TARDES DE SOLEDAD
¡LA VIDA NO VALE NADA!
Tardes de soledad, el documental sobre la tauromaquia de Albert Serra, se despliega de una manera que evita caer en la discusión común e inmediata sobre si la tradición es buena o mala.
La película se enfoca exclusivamente en sus actores principales y en el momento vivo de la fiesta taurina:
El torero se prepara, entra, torea y sale, solo para repetirlo una y otra vez.
Nada más.
No discutimos la tradición: somos trasladados a su centro.

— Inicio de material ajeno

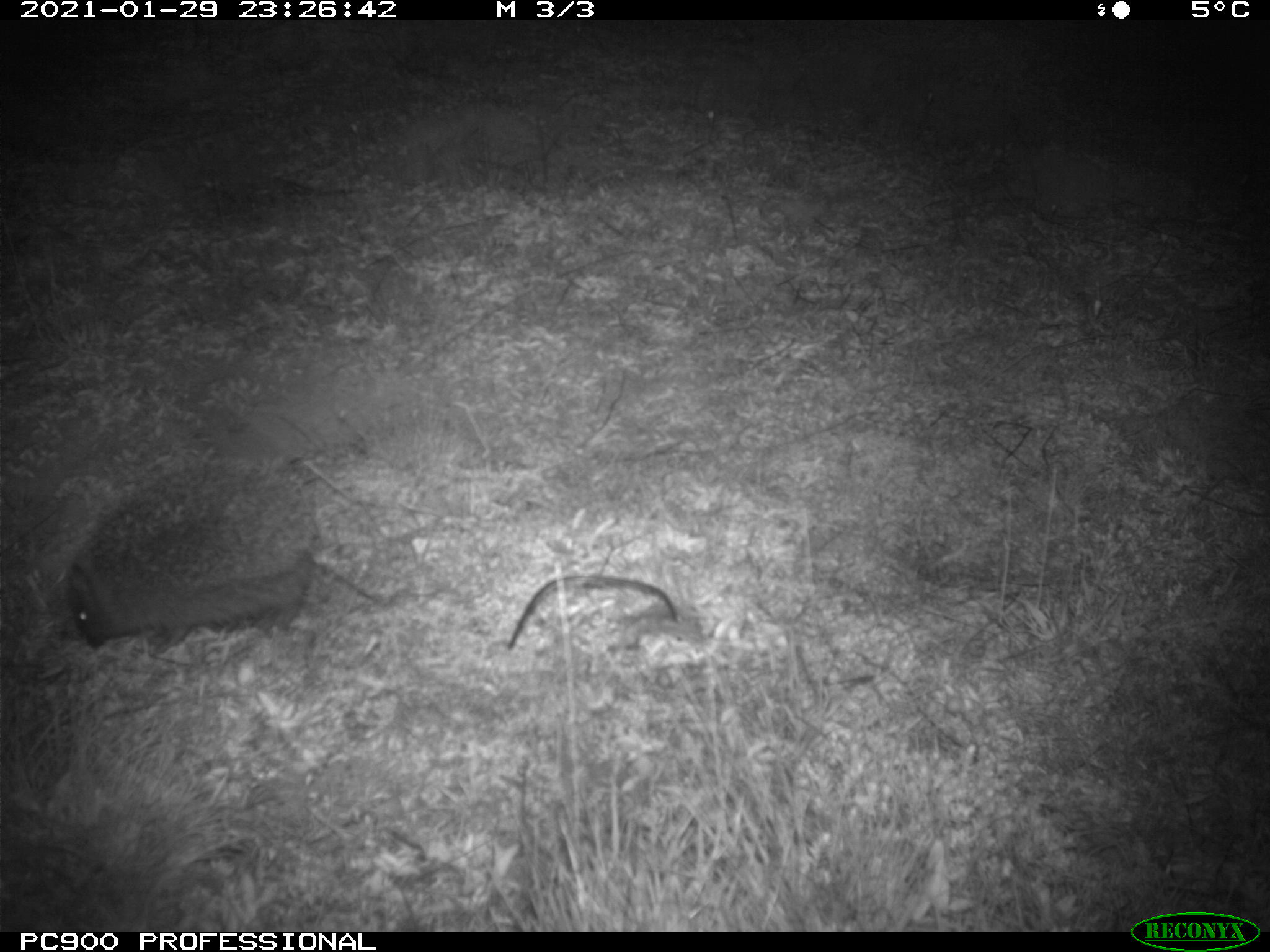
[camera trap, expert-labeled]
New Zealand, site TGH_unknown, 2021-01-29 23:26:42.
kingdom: Animalia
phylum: Chordata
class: Mammalia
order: Eulipotyphla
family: Erinaceidae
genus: Erinaceus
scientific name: Erinaceus europaeus europaeus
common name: european hedgehog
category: hedgehog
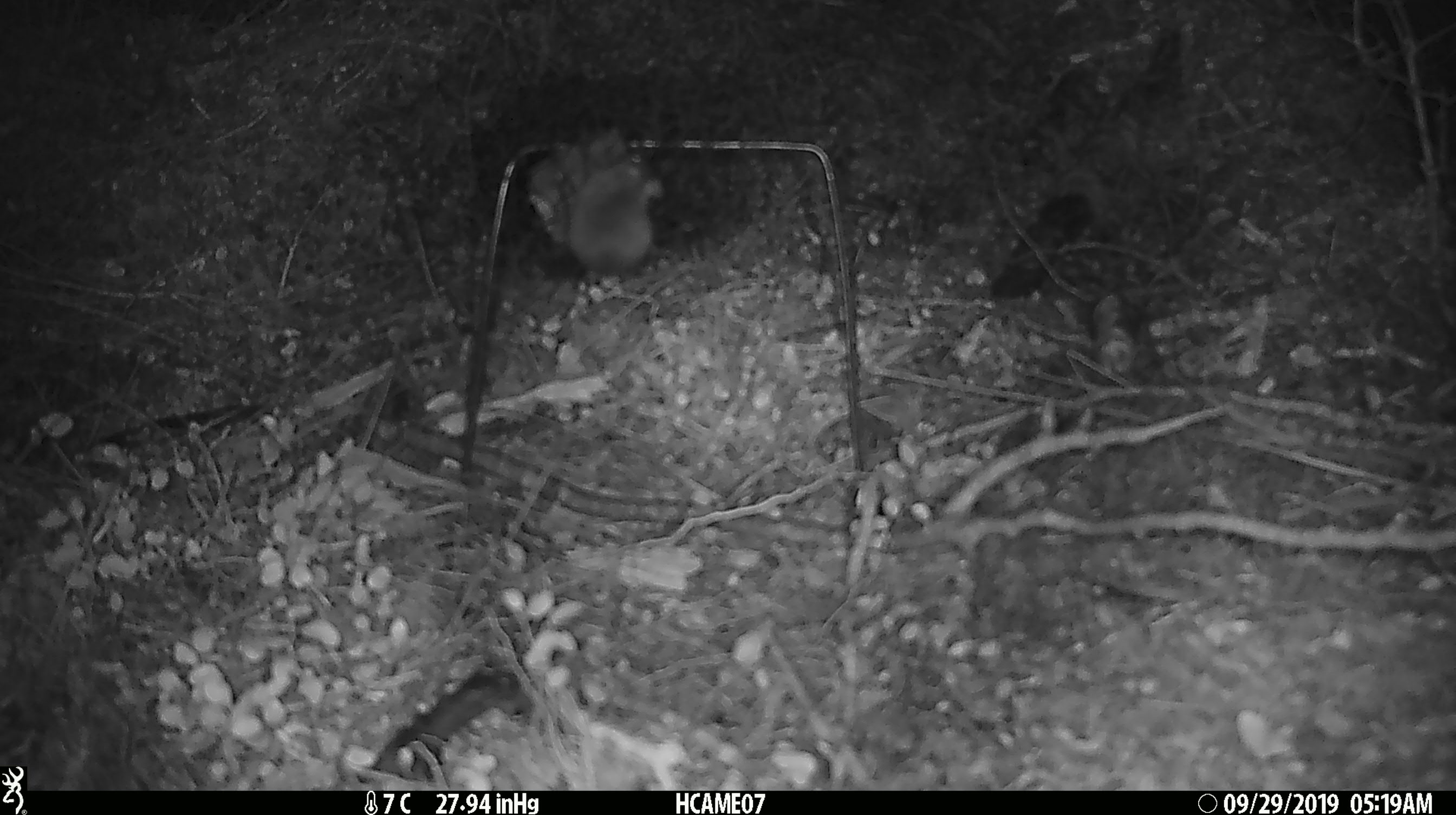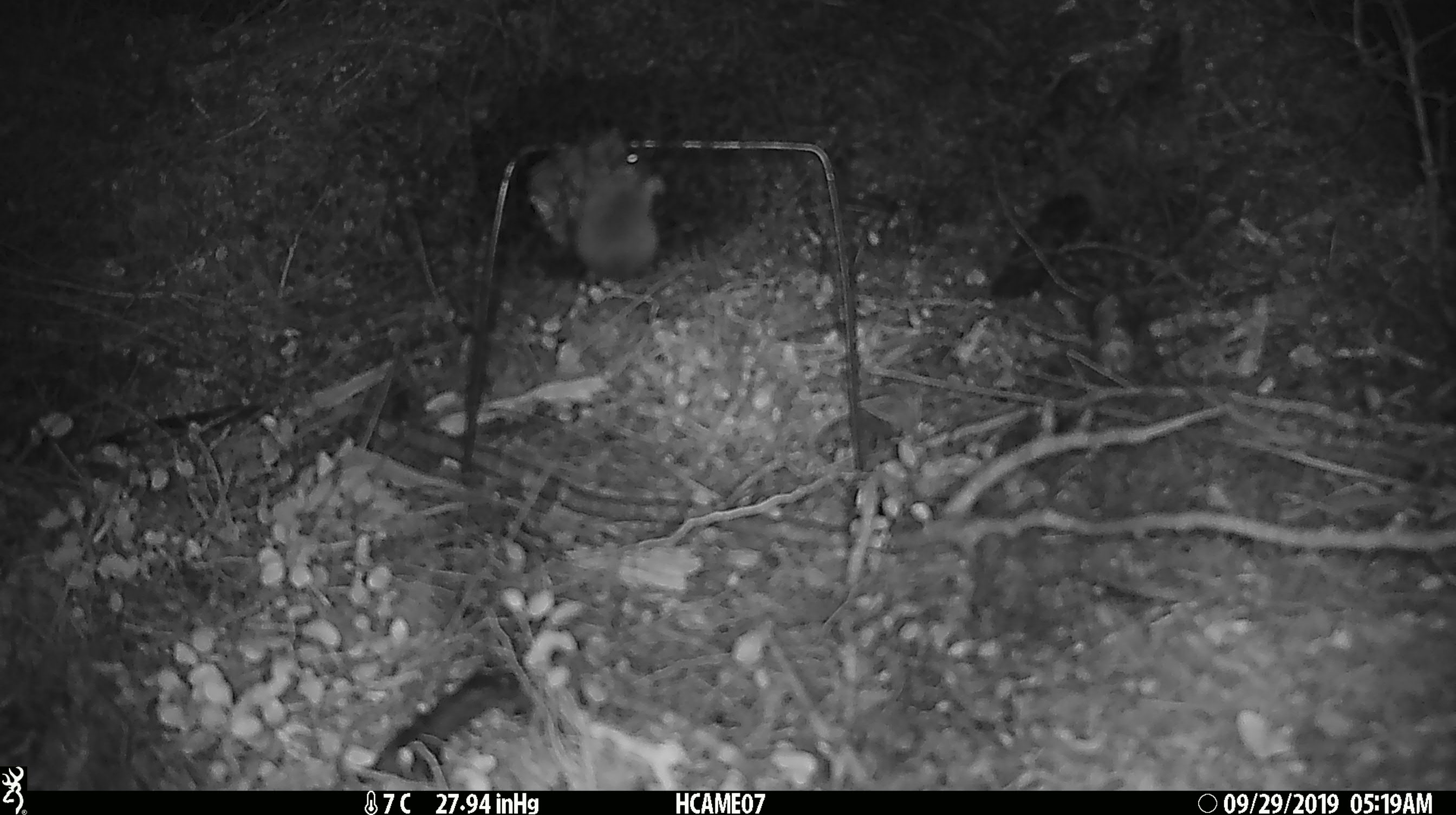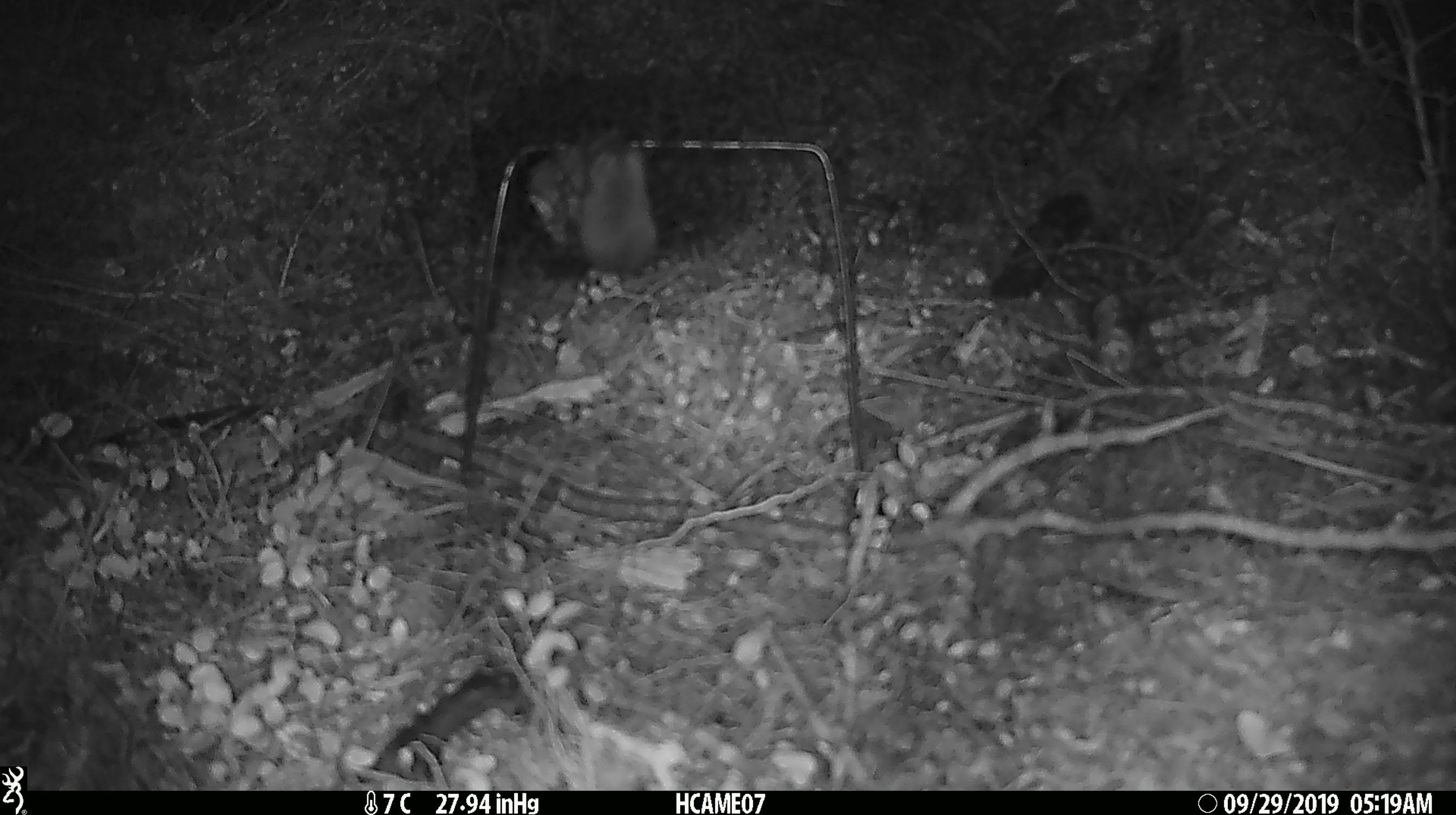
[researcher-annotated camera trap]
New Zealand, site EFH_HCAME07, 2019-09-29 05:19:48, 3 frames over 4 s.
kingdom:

No debatimos sus virtudes o defectos: los atestiguamos en sus claroscuros.
No recibimos narrativas ni opiniones: las generamos en tiempo real.

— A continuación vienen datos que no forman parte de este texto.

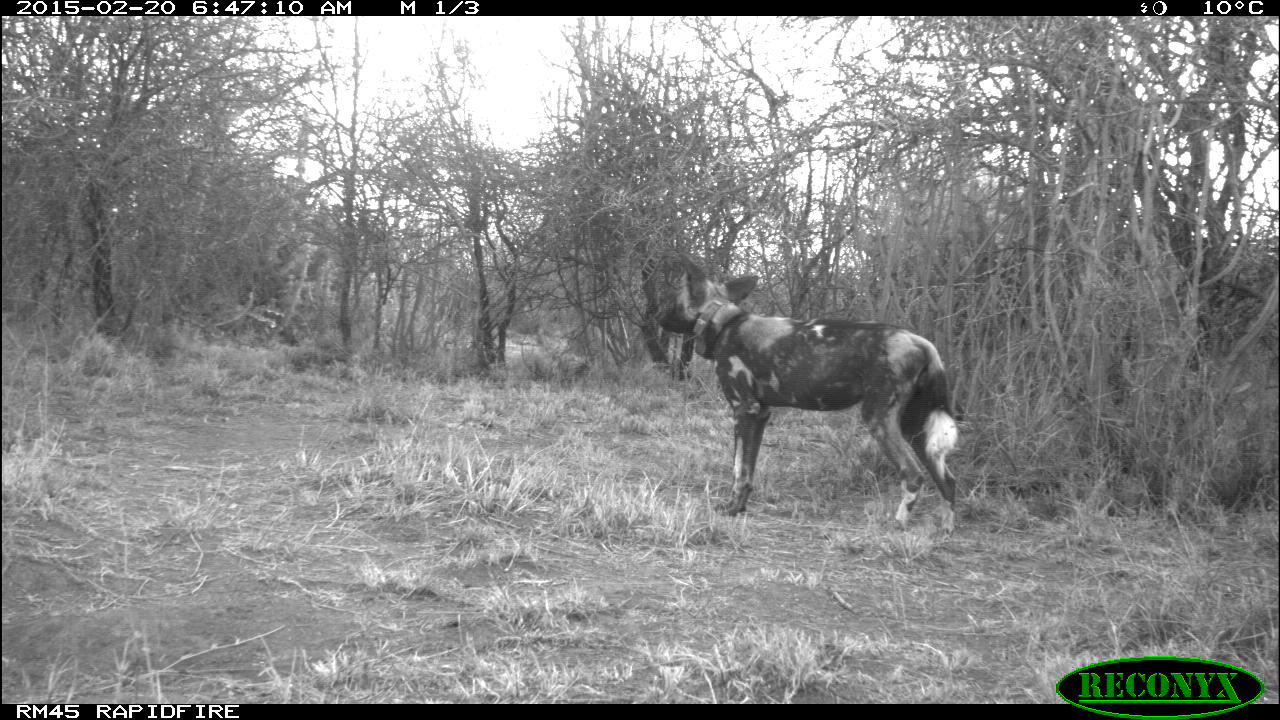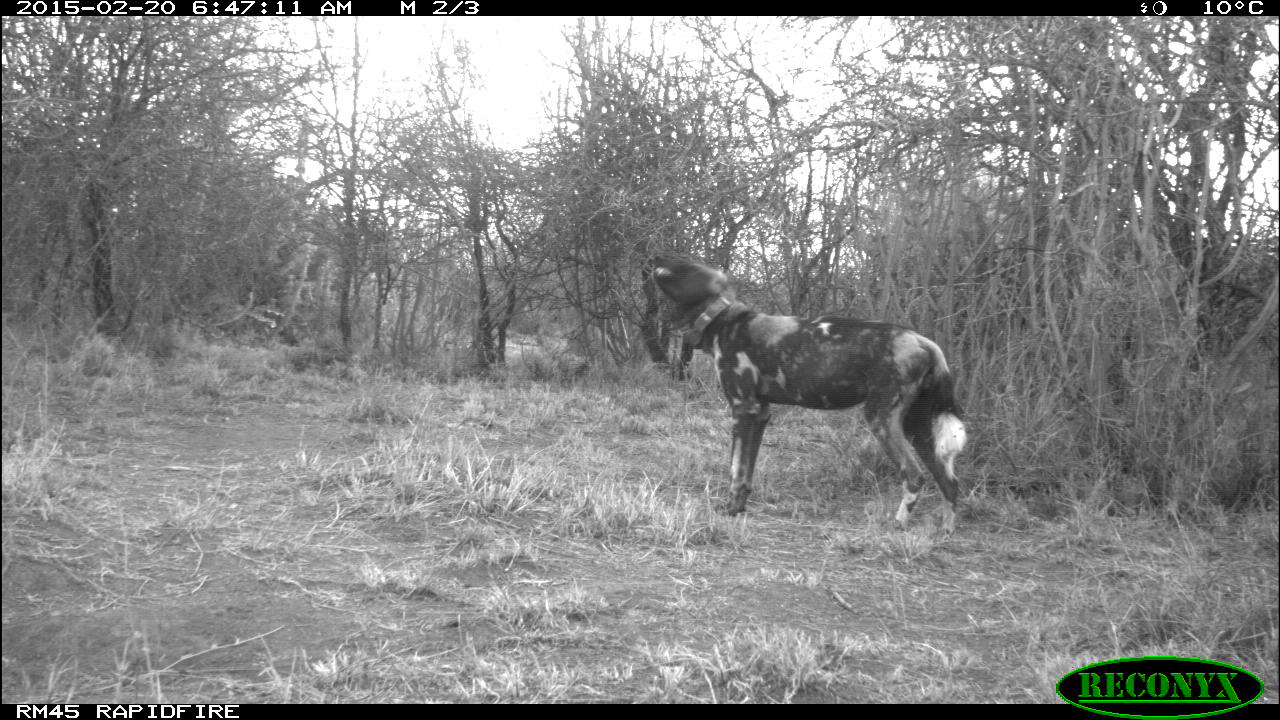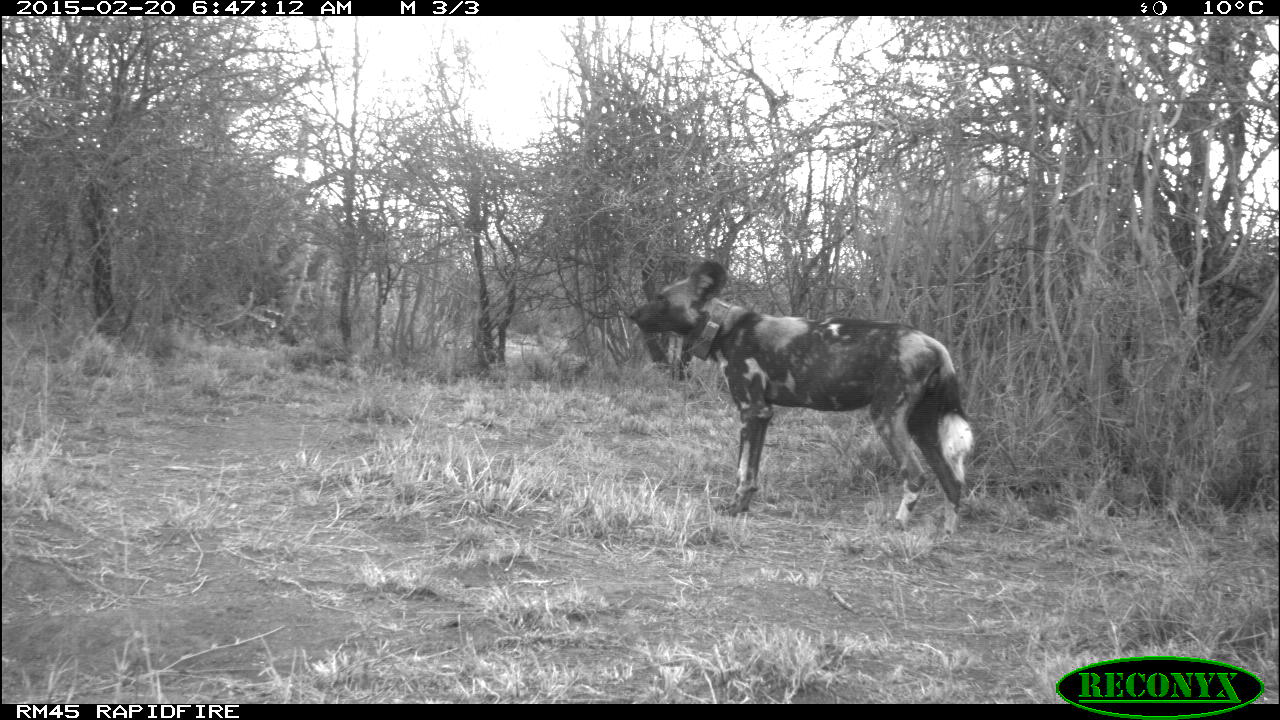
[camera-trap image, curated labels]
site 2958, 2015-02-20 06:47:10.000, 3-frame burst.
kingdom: Animalia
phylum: Chordata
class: Mammalia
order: Carnivora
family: Canidae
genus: Lycaon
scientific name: Lycaon pictus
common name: african wild dog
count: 2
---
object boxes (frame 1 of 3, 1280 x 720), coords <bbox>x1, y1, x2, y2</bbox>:
lycaon pictus: <bbox>659, 255, 959, 539</bbox>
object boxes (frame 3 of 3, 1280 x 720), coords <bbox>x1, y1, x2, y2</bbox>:
lycaon pictus: <bbox>626, 260, 972, 533</bbox>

El torero, aunque sabemos su nombre y la cámara se concentra en él, podría ser cualquier torero.
Por el dispositivo de la película, funciona únicamente como actor del rito y, poco a poco, presenciamos cómo no solo se viste de encajes y adornos, sino de los atributos del arquetipo que la cultura española quiere ver desplegado en medio del ruedo y, por ende, en sí misma.
El público y sus compañeros de cuadrilla lo afianzan con cantos que por momentos parecen casi cómicos:
¡Ole tus huevos!
¡Ole tus cojones!
¡Vivan los toreros grandes!
Cánticos que empujan al torero hacia su destino simbólico en el centro del ruedo y le permiten lidiar con sus propias dudas como si fueran parte de la embestida.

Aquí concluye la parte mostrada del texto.